The next head was another one I recognized: Lee Martindale. I asked her, "So, what would you do with this body?" "I'd use it to crush everything that stands in my path," she said. I told her, "But you do that already." She said, "Oh, yeah." (WHACK!)
And on and on I went, digging down through the pile, interviewing each head in turn, never quite finding the perfect one to complete the monster's body.
Then I came to the last head in the bin. I set it on the body and his eyes opened right up. And he said, "Fish fear me."
"Howard Waldrop!" I said.
"How did you end up at the bottom of the bin?"
"I always go last."
"Okay... So, what would you do if you possessed this body?"
"Well, I'd have me some ugly fried chicken and some Occam's Duck l'orange, and then I figure I'd do A Dozen Tough Jobs --"
"That's it," I said, and gave him an extra-forceful (WHACK!).
But when Howard's head finished rolling, he didn't stop talking. No, he just launched into a story, and all the other heads I'd spoken to started into a conversation. They were talking about fiction and politics and sex and movies and sports and food -- and then I woke up, and it was still going on!
Because, ultimately, that's what ArmadilloCon is: A while bunch of talking heads who have gathered here to talk about fiction and politics and sex and movies and sports and food -- and to have them, whenever possible. They can't be relegated to a dream, or stored in a bin, and they certainly can't be made to shut up. But that's okay, because they tend to be a lot of fun.
And best of all, you get to experience them without all that drippy neck juice.
So it's time to meet all the people I've been talking about, and a lot more who are equally ready and able to enlighten, offend, or entertain you -- or, in many cases, all three. That's especially the case this year, with ArmadilloCon 25, which reunites so many of the guests of honor from previous conventions.
I'm going to run through these names pretty quickly, since there are so very many of you. When I call your name, please stand up, or at least wave vigorously, so your fans can get a good look at your head.
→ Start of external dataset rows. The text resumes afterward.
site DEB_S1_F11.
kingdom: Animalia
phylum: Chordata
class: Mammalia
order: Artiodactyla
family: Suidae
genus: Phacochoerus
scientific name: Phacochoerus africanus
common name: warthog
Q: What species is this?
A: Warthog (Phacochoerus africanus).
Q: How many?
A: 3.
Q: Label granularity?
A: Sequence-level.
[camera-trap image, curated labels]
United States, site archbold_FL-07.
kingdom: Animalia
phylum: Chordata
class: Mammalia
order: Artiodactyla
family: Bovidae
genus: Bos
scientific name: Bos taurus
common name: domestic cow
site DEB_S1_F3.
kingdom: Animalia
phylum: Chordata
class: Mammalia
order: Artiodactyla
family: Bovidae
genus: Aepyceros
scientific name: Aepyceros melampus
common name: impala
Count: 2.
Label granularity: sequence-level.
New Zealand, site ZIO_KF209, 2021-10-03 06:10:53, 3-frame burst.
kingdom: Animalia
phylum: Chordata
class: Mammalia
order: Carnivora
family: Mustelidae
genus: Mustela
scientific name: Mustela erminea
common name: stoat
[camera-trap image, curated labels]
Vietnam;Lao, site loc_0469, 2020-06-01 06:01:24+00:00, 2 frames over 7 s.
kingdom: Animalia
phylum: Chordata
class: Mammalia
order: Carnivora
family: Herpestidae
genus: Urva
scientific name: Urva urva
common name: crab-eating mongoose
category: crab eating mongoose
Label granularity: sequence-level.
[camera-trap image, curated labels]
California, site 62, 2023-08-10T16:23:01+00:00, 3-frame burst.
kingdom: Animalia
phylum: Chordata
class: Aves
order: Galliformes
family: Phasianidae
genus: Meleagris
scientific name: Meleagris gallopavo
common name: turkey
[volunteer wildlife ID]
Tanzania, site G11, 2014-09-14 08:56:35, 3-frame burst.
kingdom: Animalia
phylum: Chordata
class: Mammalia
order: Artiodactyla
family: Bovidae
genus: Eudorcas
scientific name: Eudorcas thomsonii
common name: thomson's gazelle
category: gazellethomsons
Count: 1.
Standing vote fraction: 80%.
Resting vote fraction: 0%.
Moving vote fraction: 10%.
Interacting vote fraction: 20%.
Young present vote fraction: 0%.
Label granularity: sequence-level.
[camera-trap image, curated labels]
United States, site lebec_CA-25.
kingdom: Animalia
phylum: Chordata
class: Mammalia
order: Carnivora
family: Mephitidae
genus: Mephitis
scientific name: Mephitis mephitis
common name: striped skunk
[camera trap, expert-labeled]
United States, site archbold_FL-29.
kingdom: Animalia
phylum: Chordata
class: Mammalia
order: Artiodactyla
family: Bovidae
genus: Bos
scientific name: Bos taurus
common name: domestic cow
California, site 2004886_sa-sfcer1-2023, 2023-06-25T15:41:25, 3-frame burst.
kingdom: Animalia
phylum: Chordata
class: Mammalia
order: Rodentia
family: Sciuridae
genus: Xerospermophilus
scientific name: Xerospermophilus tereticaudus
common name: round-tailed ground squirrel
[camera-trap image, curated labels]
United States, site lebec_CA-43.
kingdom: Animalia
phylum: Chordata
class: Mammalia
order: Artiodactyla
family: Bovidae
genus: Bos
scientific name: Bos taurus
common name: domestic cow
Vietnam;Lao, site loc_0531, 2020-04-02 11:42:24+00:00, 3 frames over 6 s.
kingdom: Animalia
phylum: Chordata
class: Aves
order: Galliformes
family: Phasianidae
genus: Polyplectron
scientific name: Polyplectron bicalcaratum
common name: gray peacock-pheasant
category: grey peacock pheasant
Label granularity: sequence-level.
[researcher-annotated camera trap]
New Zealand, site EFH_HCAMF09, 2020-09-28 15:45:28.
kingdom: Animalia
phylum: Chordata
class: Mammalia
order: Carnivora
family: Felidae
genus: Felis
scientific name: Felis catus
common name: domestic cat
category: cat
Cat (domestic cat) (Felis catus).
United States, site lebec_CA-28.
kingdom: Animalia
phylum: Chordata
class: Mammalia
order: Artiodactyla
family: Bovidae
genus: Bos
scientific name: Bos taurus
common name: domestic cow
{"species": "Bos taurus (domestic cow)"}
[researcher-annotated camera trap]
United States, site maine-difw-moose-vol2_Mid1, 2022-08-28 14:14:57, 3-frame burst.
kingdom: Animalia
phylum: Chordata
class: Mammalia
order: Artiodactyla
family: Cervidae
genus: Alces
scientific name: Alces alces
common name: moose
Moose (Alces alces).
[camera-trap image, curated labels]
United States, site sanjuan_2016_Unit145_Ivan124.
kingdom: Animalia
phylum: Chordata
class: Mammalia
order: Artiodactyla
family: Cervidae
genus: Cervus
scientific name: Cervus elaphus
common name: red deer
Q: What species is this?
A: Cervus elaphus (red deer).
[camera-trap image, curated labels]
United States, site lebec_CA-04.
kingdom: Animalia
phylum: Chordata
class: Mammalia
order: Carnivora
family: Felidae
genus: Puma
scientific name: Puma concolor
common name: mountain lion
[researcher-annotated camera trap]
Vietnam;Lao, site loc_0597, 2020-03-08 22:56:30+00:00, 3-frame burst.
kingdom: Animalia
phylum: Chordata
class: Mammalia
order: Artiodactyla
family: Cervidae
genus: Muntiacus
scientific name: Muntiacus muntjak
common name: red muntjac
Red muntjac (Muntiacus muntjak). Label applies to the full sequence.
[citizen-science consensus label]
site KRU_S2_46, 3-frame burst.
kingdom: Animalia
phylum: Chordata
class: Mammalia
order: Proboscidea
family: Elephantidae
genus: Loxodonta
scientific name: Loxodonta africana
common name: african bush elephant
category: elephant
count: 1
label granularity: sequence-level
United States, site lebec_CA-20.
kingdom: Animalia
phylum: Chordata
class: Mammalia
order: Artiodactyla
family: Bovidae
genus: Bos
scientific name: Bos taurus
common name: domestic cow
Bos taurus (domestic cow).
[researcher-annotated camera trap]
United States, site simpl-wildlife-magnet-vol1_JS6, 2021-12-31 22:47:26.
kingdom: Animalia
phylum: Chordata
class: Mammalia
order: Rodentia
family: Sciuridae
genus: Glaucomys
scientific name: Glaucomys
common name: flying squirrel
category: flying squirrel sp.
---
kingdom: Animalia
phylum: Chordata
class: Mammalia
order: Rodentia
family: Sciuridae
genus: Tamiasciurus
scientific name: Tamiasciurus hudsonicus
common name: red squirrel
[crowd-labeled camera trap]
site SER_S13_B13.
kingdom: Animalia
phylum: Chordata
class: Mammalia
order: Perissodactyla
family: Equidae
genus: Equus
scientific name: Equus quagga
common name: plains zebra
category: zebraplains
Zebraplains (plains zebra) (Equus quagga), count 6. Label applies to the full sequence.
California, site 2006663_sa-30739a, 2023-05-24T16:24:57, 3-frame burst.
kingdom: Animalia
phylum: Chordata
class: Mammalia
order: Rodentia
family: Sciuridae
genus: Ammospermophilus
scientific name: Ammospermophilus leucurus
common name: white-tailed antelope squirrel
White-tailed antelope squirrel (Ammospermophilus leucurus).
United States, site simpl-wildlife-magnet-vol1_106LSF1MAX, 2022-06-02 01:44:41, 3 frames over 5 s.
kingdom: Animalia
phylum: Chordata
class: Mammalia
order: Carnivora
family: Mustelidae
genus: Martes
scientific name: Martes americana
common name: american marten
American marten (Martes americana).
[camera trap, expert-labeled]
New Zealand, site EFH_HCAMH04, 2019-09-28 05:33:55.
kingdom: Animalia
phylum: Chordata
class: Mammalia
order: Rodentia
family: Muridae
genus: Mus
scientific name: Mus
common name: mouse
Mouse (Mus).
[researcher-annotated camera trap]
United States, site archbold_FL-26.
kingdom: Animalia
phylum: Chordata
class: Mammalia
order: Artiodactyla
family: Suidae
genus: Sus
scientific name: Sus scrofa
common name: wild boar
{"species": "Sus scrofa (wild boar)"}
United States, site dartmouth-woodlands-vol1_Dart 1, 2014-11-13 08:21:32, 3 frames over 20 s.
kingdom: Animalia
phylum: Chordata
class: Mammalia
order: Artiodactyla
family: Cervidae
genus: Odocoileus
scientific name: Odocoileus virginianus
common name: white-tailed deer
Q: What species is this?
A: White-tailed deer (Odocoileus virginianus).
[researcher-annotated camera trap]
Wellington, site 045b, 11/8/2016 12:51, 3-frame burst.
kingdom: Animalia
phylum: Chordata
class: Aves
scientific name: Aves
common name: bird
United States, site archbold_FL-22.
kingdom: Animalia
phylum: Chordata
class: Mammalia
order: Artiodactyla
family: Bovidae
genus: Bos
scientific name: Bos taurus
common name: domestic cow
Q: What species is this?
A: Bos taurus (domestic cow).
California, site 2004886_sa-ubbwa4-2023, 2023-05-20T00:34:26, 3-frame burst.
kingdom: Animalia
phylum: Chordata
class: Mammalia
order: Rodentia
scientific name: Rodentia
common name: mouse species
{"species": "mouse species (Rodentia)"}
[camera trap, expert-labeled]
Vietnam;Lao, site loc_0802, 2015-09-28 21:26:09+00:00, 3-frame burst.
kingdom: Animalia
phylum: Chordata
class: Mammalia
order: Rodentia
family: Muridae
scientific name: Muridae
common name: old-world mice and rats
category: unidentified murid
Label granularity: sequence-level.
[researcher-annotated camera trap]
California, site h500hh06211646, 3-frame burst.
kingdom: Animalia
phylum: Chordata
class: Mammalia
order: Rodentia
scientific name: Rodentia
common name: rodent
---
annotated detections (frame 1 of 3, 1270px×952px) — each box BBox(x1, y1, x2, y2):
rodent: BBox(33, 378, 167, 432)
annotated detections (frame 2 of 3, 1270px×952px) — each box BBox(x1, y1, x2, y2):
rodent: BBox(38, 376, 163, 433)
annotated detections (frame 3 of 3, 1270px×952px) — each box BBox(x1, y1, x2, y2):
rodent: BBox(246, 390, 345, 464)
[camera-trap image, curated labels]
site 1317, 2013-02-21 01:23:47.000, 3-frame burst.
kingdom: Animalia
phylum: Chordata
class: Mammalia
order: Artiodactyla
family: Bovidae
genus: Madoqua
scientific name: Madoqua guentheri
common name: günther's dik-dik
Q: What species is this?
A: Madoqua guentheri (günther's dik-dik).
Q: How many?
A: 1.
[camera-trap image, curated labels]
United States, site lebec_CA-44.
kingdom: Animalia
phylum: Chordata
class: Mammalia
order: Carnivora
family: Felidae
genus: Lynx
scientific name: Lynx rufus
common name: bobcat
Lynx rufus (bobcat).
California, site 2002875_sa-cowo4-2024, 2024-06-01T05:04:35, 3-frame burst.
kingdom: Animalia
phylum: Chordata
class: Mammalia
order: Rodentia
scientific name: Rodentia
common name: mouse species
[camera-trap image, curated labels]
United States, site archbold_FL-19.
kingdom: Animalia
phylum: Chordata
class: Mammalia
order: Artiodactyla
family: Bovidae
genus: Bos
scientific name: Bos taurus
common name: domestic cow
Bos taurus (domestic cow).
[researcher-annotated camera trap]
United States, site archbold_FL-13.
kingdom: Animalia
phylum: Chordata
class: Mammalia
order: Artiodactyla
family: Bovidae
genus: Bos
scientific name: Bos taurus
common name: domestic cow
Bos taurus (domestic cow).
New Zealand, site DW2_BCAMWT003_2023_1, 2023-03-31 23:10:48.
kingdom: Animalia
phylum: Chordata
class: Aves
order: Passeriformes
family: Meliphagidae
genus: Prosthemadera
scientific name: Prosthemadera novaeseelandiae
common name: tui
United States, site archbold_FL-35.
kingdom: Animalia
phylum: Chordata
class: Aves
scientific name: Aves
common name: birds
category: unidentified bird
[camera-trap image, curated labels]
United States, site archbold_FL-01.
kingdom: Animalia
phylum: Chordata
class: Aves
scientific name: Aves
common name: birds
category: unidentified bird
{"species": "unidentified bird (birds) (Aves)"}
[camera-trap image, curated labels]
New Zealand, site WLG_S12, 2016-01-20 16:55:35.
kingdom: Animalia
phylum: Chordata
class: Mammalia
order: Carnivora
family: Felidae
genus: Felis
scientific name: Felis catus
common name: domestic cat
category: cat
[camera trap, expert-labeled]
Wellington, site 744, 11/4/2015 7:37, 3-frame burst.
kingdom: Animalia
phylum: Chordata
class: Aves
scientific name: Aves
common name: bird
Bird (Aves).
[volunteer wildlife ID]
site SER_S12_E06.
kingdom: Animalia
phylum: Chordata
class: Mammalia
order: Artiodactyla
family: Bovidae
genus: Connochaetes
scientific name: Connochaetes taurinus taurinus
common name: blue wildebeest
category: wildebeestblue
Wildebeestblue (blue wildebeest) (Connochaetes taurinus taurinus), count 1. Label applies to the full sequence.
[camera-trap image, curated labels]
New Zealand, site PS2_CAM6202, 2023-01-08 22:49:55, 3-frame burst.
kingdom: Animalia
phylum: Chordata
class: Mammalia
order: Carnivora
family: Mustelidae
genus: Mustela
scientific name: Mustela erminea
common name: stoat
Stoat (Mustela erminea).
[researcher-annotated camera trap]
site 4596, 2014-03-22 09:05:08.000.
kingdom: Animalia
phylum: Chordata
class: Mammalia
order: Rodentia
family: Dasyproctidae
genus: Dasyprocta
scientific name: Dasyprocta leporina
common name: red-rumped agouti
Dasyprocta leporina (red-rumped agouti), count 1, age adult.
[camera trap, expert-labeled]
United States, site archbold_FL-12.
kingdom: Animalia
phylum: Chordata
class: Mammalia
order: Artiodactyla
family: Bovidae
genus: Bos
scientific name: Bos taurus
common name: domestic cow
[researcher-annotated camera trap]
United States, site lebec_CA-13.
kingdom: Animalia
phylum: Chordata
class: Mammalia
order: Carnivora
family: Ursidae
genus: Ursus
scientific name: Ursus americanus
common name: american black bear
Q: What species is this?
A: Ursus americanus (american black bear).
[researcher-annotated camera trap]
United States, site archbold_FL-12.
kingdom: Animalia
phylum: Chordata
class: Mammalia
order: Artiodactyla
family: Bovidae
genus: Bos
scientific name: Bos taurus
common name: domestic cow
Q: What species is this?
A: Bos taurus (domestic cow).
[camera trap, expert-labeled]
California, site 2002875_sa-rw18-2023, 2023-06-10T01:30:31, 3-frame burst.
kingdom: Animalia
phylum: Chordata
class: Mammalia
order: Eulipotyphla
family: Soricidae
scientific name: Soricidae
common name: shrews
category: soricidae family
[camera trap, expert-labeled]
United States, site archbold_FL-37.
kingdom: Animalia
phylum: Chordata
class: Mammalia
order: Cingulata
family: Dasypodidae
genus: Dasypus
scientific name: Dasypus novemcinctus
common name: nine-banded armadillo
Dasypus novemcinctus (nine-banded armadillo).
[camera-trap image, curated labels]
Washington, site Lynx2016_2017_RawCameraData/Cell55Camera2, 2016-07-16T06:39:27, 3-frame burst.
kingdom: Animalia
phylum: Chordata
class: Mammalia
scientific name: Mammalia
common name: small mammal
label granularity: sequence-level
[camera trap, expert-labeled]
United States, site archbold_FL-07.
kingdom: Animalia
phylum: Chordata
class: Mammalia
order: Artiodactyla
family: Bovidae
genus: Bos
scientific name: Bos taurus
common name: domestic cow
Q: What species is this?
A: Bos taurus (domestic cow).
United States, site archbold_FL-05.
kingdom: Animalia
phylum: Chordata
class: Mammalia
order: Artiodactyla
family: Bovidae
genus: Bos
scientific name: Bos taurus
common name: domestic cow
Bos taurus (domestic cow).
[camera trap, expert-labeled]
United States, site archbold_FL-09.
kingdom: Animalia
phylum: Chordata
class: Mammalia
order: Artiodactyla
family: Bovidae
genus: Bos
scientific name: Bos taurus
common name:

Our Guests for ArmadilloCon 25:
Guest of Honor Kage Baker
Fan Guest Willie Siros
Editor Guest Anne Lesley Groell
Artist Guest John Picacio
Special Guest Vernor Vinge
Our Returning Guests of Honor:
Neal Barrett, Jr.
Brad W. Foster
Joe R. Lansdale
Harry O. Morris
William Browning Spencer
Gordon Van Gelder
And Walter Jon Williams, our Guest Emeritus. Remember, it's all about Walter.
Don't get impatient, folks. At this point, we have about six more hours' worth of names to announce.
Our Program Participants:
David Lee Anderson
Jayme Lynn Blaschke
Lillian Stewart Carl
Suzy McKee Charnas
Roxanne Longstreet Conrad
Aaron de Orive
Jennifer A. Hall
Katharine Eliska Kimbriel
Alexis Glynn Latner
Dennis L. McKiernan
C. J. Mills
Laura J. Mixon
Mark London Williams
And last, but by no means least, the members of the ArmadilloCon Convention Committee:
Chairman John Gibbons
Art Show Coordinator Kimm Antell
Dealers' Room Coordinator Charles "Chuck" Siros
Dan Tolliver, in charge of the Historical Display
Hospitality Suite Coordinator Charis Roueche
Hotel Liaisons Fred Duarte Jr. and Sara Felix
Programming Director A.T. Campbell III
Program Book Editor Lori Wolf
Treasurer Renee Babcock
Volunteer Coordinator Elizabeth Burton
Webmaster Shane Cook
Writers Workshop Coordinators Wendy Wheeler and Jennifer Evans.
Ladies and gentlemen, let's have a hand for -- well, everybody. And welcome to ArmadilloCon 25.
(Presented at ArmadilloCon 25 Opening Ceremonies, August 8, 2003.)